Bracey, A.  Meyers HP.  Smith SW.  Wei L. Singer DD.  Singer A.  Association between opioid analgesia and delays to cardiac catheterization of patients with occlusion Myocardial Infarctions. Academic Emergency Medicine 27(S1): S220; May 2020.  Abstract 556.

Main result: STEMI(-) OMI Patients

65 (23.9%) patients were found to have STEMI(-) occlusion myocardial infarction (OMI) at the time of cardiac catheterization. The 45 patients with STEMI(-) OMI without pre-cath opioids had a door-to-balloon time of 75 minutes, vs. 684 minutes for the 25 STEMI(-) OMI with pre-cath opioids.

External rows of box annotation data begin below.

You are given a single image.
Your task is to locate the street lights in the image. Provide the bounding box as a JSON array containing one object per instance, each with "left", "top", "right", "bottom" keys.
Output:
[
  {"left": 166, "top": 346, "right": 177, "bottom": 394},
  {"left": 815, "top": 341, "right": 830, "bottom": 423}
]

Let us have a closer look at the admission ECG. The ECG shows a very subtle South African Flag (SAF) sign. The SAF sign is associated with high lateral infarcts, and is often due to occlusion of the first diagonal branch of the LAD. Below in Figure 1, the South African Flag has been overlayed on the initial ECG in today's case.

This ECG pattern is characterized by ST segment elevation in leads I, aVL and V2, with ST depression in lead III. In today’s ECG — the leads that usually show STE in the SAF sign, manifest clear ischemic change but without frank ST elevation. Lead I in our case has significant baseline wander — but several of the QRS complexes in that lead clearly show hyperacute appearing T waves. Lead aVL is very pathologic and highly concerning if not diagnostic for OMI by itself. It shows minimal upward concave ST segment elevation and a (when compared to the preceeding ECG) bulky, hyperacute T waves. Lead III has slight ST depression and an inverted T wave which is reciprocal to the high lateral hyperacute T wave and ST change in aVL. Lead V2 shows a symmetric ischemic looking T wave — and the remaining precordial leads have ischemic looking minimal ST depression. 

Here I have re-formatted the ECG from 6x2 to 3x4, which many find easier to interpret.  

It is also the only format which shows the South Africa Flag!!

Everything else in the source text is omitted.